> _To do_
Reproduce every one of the records below line for line, keeping each character, space, and mark unchanged.

> _Exercise inputs_
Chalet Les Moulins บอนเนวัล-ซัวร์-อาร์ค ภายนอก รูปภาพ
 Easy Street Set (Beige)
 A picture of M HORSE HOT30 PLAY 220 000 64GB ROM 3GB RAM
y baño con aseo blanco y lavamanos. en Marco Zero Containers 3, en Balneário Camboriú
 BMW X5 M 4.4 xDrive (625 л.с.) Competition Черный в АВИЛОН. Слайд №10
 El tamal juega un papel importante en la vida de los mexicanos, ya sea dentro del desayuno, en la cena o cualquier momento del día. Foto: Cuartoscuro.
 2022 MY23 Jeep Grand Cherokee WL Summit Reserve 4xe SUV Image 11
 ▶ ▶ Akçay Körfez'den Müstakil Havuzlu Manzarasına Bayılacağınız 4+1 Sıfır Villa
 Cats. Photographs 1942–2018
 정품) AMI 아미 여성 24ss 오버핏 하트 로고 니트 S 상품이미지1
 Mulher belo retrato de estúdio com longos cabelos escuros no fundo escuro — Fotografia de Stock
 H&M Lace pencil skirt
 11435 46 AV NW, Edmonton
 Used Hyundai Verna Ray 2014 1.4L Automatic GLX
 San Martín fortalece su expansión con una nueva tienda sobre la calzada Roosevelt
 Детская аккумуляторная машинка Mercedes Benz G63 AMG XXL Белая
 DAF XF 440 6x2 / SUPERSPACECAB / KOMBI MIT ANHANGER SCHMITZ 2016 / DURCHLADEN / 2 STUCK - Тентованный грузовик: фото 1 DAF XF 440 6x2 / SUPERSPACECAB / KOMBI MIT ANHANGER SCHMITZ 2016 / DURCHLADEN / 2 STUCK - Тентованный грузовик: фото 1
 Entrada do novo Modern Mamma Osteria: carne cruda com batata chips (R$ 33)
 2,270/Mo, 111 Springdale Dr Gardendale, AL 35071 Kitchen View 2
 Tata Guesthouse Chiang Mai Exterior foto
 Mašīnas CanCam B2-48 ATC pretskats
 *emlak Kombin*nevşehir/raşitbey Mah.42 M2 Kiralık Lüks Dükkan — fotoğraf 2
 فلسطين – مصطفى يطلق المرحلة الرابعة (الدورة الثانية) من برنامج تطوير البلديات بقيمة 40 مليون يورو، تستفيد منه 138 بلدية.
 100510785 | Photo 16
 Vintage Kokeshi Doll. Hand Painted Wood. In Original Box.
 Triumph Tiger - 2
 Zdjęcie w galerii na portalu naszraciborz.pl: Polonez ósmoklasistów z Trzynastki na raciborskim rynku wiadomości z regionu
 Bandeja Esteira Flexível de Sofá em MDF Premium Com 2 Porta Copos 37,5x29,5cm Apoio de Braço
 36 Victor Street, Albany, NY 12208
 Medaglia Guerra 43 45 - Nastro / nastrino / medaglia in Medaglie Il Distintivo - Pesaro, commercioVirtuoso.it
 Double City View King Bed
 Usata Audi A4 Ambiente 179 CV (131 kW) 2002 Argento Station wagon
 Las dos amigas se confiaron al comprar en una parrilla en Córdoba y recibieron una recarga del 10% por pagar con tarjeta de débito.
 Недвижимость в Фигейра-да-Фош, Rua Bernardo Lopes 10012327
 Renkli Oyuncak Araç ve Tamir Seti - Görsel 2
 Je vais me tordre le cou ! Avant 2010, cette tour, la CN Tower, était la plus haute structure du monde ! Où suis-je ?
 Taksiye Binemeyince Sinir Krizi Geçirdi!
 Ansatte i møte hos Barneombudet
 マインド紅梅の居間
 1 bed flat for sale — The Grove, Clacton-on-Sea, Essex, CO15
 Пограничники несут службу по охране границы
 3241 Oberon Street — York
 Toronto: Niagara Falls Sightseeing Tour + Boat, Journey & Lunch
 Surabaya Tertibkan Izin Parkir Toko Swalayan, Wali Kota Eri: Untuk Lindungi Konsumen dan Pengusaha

> _Answer to the problem_
Chalet Les Moulins บอนเนวัล-ซัวร์-อาร์ค ภายนอก รูปภาพ
 Easy Street Set (Beige)
 A picture of M HORSE HOT30 PLAY 220 000 64GB ROM 3GB RAM
y baño con aseo blanco y lavamanos. en Marco Zero Containers 3, en Balneário Camboriú
 BMW X5 M 4.4 xDrive (625 л.с.) Competition Черный в АВИЛОН. Слайд №10
 El tamal juega un papel importante en la vida de los mexicanos, ya sea dentro del desayuno, en la cena o cualquier momento del día. Foto: Cuartoscuro.
 2022 MY23 Jeep Grand Cherokee WL Summit Reserve 4xe SUV Image 11
 ▶ ▶ Akçay Körfez'den Müstakil Havuzlu Manzarasına Bayılacağınız 4+1 Sıfır Villa
 Cats. Photographs 1942–2018
 정품) AMI 아미 여성 24ss 오버핏 하트 로고 니트 S 상품이미지1
 Mulher belo retrato de estúdio com longos cabelos escuros no fundo escuro — Fotografia de Stock
 H&M Lace pencil skirt
 11435 46 AV NW, Edmonton
 Used Hyundai Verna Ray 2014 1.4L Automatic GLX
 San Martín fortalece su expansión con una nueva tienda sobre la calzada Roosevelt
 Детская аккумуляторная машинка Mercedes Benz G63 AMG XXL Белая
 DAF XF 440 6x2 / SUPERSPACECAB / KOMBI MIT ANHANGER SCHMITZ 2016 / DURCHLADEN / 2 STUCK - Тентованный грузовик: фото 1 DAF XF 440 6x2 / SUPERSPACECAB / KOMBI MIT ANHANGER SCHMITZ 2016 / DURCHLADEN / 2 STUCK - Тентованный грузовик: фото 1
 Entrada do novo Modern Mamma Osteria: carne cruda com batata chips (R$ 33)
 2,270/Mo, 111 Springdale Dr Gardendale, AL 35071 Kitchen View 2
 Tata Guesthouse Chiang Mai Exterior foto
 Mašīnas CanCam B2-48 ATC pretskats
 *emlak Kombin*nevşehir/raşitbey Mah.42 M2 Kiralık Lüks Dükkan — fotoğraf 2
 فلسطين – مصطفى يطلق المرحلة الرابعة (الدورة الثانية) من برنامج تطوير البلديات بقيمة 40 مليون يورو، تستفيد منه 138 بلدية.
 100510785 | Photo 16
 Vintage Kokeshi Doll. Hand Painted Wood. In Original Box.
 Triumph Tiger - 2
 Zdjęcie w galerii na portalu naszraciborz.pl: Polonez ósmoklasistów z Trzynastki na raciborskim rynku wiadomości z regionu
 Bandeja Esteira Flexível de Sofá em MDF Premium Com 2 Porta Copos 37,5x29,5cm Apoio de Braço
 36 Victor Street, Albany, NY 12208
 Medaglia Guerra 43 45 - Nastro / nastrino / medaglia in Medaglie Il Distintivo - Pesaro, commercioVirtuoso.it
 Double City View King Bed
 Usata Audi A4 Ambiente 179 CV (131 kW) 2002 Argento Station wagon
 Las dos amigas se confiaron al comprar en una parrilla en Córdoba y recibieron una recarga del 10% por pagar con tarjeta de débito.
 Недвижимость в Фигейра-да-Фош, Rua Bernardo Lopes 10012327
 Renkli Oyuncak Araç ve Tamir Seti - Görsel 2
 Je vais me tordre le cou ! Avant 2010, cette tour, la CN Tower, était la plus haute structure du monde ! Où suis-je ?
 Taksiye Binemeyince Sinir Krizi Geçirdi!
 Ansatte i møte hos Barneombudet
 マインド紅梅の居間
 1 bed flat for sale — The Grove, Clacton-on-Sea, Essex, CO15
 Пограничники несут службу по охране границы
 3241 Oberon Street — York
 Toronto: Niagara Falls Sightseeing Tour + Boat, Journey & Lunch
 Surabaya Tertibkan Izin Parkir Toko Swalayan, Wali Kota Eri: Untuk Lindungi Konsumen dan Pengusaha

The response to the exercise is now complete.